Comorbidities & Lab Workup in Vitiligo: Thyroid, Autoantibodies, Vitamin D, and a Practical Screening Algorithm

Key Takeaways

  • Autoimmune thyroid disease is the most frequent association; start with TSH and consider TPOAb in symptomatic or high-risk patients.
  • Screen selectively for B12/pernicious anemia, celiac disease (tTG-IgA + total IgA), and glucose/A1c based on history, age, and risk.
  • Vitamin D deficiency is common; replete per local guidelines (helps bone/skin health even if repigmentation impact varies).
  • Use a risk-stratified algorithm rather than blanket testing; repeat intervals depend on symptoms and prior results.

History & Exam: The Real “Baseline Test”

  • Symptoms: fatigue, weight change, heat/cold intolerance, palpitations, hair loss (thyroid); glossitis, paresthesias (B12); chronic diarrhea/iron deficiency (celiac); polyuria/polydipsia (glucose).
  • Family history: thyroid disease, type 1 diabetes, celiac, pernicious anemia, other autoimmune disorders.
  • Skin/hair: alopecia areata, nail changes; check for leukotrichia and active rims/confetti.

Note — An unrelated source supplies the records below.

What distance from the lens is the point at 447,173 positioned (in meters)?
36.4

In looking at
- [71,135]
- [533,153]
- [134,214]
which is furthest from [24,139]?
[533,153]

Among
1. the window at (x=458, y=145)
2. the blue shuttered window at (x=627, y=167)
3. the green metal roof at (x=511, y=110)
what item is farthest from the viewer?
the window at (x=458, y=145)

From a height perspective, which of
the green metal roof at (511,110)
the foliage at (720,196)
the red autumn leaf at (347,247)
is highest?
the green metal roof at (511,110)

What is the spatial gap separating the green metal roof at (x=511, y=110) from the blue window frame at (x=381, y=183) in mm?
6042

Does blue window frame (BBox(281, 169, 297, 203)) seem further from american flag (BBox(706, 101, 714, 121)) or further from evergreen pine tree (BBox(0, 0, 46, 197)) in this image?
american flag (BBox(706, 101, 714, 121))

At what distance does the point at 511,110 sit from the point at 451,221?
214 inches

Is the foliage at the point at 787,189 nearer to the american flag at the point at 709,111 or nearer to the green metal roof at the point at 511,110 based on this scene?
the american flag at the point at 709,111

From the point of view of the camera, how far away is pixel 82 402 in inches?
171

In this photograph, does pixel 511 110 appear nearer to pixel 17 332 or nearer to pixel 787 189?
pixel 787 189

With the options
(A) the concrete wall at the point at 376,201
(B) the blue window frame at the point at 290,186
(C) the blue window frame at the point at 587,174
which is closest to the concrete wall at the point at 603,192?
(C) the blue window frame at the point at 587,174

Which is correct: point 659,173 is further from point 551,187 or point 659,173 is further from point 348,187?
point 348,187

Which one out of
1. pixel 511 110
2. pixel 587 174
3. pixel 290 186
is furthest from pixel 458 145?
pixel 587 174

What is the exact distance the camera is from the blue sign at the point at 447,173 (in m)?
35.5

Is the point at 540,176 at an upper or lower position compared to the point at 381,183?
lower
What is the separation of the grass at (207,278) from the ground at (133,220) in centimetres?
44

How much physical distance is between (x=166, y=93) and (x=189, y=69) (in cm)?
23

Screening Algorithm (Adults & Adolescents)

Table 1. Risk-stratified labs.
Risk tier Who Labs Notes
Baseline (all) Most adults/adolescents at diagnosis TSH Add TPOAb if symptoms/family history/goiter; reflex FT4 if TSH abnormal
Selective Symptoms or risk factors present TPOAb ± TgAb; Vitamin D (25-OH); Glucose or A1c; B12 ± MMA; tTG-IgA + total IgA Choose based on history (GI/neurologic, iron-deficiency, weight change, dermatitis herpetiformis)
Extended Atypical/multisystem signs Ferritin/iron studies, CBC; consider ANA if systemic features Coordinate with PCP/endocrinology/rheumatology as needed

Thyroid Panel: What, When, and How Often

  • Start with TSH. If abnormal, add FT4 (± FT3 per clinic) and anti-TPO; palpate thyroid.
  • Anti-TPO positive, normal TSH: counsel on symptoms; consider annual TSH or earlier if pregnant/planning pregnancy.
  • On treatment: follow endocrine protocols for TSH/FT4 intervals; coordinate care.

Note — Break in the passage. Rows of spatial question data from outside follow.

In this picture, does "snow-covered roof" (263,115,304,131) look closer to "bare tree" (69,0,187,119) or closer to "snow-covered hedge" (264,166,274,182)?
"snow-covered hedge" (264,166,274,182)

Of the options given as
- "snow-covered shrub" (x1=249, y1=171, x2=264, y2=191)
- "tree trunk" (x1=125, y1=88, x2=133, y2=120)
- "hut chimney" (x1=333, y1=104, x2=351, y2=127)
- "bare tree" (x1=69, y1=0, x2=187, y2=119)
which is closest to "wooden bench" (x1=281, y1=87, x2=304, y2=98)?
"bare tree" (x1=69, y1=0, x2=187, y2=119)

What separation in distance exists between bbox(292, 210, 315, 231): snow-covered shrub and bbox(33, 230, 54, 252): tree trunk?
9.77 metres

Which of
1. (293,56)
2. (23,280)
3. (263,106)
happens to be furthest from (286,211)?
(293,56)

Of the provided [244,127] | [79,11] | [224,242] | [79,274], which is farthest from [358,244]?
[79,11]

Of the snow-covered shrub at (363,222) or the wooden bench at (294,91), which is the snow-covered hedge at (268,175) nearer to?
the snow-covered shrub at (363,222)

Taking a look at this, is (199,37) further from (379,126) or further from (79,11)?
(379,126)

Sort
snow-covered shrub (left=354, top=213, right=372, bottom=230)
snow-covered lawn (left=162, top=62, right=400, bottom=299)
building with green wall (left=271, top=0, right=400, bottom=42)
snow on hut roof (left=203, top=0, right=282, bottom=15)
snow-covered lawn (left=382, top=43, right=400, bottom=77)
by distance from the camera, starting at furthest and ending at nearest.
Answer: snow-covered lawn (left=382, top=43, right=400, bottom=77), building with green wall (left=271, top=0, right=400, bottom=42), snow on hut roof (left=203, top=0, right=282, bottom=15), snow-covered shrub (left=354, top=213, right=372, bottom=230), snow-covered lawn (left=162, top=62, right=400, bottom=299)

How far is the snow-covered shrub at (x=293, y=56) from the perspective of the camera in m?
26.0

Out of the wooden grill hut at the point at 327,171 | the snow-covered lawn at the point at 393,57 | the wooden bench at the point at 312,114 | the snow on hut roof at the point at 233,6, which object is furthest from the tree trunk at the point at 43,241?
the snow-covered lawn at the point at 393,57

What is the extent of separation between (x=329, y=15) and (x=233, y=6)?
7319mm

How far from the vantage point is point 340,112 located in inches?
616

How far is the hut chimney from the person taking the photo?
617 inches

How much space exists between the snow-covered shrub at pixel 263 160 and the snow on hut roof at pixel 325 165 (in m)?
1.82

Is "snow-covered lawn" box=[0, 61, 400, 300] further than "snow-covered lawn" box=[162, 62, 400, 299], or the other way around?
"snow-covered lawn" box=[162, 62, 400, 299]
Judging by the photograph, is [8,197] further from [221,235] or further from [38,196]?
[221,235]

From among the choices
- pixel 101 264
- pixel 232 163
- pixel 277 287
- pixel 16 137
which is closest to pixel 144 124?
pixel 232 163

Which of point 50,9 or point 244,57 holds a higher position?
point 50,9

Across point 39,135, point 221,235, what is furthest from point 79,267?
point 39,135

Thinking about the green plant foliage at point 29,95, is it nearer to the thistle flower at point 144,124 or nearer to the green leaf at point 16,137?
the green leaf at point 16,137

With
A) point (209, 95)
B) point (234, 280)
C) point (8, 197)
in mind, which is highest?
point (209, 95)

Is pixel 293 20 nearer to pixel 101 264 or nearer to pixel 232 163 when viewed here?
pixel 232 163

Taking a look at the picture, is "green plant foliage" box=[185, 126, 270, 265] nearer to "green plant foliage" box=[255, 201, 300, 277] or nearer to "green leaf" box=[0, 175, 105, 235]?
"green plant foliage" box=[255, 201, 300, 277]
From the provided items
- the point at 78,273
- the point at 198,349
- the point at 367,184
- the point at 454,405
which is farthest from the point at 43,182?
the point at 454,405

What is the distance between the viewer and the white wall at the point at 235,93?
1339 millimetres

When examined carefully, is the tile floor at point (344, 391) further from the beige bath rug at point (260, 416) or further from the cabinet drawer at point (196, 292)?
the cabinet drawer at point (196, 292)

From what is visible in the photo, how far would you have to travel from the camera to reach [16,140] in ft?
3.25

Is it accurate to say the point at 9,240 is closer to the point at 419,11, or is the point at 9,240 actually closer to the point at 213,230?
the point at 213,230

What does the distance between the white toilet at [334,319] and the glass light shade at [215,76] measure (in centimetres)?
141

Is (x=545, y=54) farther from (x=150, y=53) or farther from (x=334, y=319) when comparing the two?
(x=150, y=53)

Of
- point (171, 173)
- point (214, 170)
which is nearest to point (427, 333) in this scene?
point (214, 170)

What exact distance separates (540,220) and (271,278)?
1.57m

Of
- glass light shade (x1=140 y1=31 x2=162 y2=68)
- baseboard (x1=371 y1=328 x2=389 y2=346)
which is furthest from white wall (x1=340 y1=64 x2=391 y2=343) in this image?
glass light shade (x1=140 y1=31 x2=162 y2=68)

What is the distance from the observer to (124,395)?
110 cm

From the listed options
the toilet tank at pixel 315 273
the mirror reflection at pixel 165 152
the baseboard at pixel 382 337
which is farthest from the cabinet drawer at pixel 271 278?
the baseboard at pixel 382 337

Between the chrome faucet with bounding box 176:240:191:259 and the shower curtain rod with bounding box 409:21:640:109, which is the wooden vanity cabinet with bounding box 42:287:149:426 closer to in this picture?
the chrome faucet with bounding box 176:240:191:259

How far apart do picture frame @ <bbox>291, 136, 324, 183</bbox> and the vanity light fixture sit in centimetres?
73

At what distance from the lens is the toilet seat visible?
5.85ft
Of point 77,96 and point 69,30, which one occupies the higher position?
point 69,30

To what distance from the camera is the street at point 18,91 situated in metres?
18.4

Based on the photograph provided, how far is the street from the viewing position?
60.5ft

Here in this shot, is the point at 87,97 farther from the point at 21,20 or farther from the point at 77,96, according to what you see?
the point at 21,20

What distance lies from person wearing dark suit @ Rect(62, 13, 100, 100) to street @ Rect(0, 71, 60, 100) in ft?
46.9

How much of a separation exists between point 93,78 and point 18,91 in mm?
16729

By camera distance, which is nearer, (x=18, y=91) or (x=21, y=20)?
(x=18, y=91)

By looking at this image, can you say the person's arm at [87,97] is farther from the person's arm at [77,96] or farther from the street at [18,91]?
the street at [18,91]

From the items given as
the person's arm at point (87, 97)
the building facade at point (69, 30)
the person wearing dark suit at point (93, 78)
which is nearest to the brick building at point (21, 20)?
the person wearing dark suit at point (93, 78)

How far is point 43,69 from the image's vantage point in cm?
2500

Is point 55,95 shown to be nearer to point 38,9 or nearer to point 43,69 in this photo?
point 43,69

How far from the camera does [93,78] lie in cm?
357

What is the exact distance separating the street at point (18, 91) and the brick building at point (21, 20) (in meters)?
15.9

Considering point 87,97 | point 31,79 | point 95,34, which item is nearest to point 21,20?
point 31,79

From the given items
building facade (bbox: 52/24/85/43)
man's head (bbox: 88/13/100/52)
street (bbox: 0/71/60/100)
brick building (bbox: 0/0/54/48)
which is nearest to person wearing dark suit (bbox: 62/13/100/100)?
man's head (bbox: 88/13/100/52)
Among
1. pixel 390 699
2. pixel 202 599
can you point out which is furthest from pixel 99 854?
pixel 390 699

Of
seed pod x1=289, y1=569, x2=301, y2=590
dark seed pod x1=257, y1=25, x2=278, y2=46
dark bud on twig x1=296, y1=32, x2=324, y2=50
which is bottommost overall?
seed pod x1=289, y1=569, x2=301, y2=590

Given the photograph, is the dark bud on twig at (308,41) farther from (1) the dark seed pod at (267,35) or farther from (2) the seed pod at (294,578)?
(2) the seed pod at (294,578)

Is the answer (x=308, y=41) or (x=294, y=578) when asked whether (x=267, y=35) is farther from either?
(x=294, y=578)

Other Autoimmune Associations

Table 2. When to order targeted tests.
Condition Clues Tests Next steps
Pernicious anemia/B12 deficiency Paresthesias, glossitis, macrocytosis, fatigue Serum B12 (± MMA if borderline) Replete B12; consider intrinsic factor Ab via PCP
Celiac disease Chronic diarrhea, iron deficiency, dermatitis herpetiformis, FHx tTG-IgA + total IgA (or DGP in IgA deficiency) Positive → GI referral/biopsy per guidelines
Disordered glucose Polyuria/polydipsia, weight loss, FHx diabetes Fasting glucose or A1c Abnormal → PCP/endocrinology follow-up
Autoimmune overlap Arthralgia, photosensitivity, Raynaud’s, rash Consider ANA only if systemic features Rheumatology input if positive with symptoms

Vitamin D: Testing & Repletion

  • Who to test: limited sun exposure, darker phototypes in low-UV seasons, bone health risks, pediatrics, or patient preference.
  • Repletion: follow local protocols (e.g., cholecalciferol loading then maintenance); re-check 25-OH D as indicated.
  • Counseling: vitamin D supports general health; use NB-UVB decisions based on skin response, not vitamin D alone.

Special Populations (Pediatrics, Pregnancy)

  • Pediatrics: prioritize history/exam; selective TSH; add targeted tests only with symptoms or FHx. See Pediatric Vitiligo.
  • Pregnancy/planning: strong case for TSH (and TPOAb if history); coordinate with OB/endocrine; ensure vitamin D adequacy per obstetric guidelines.

Follow-Up Intervals & Red Flags

Table 3. Suggested intervals (adapt locally).
Test If baseline normal If borderline/positive Red flags → action
TSH q12–24 mo or sooner if symptoms Per endocrine protocol Tachycardia, severe fatigue, goiter → expedite endocrine
Vitamin D Re-test only if repleted or at risk After repletion course Bone pain/fractures → PCP workup
B12 No routine repeat Recheck after therapy Neurologic deficits → urgent PCP/neurology
tTG-IgA Not routine GI referral if positive Weight loss, anemia → GI workup

Document results in the vitiligo chart alongside F-/T-VASI and the photo protocol.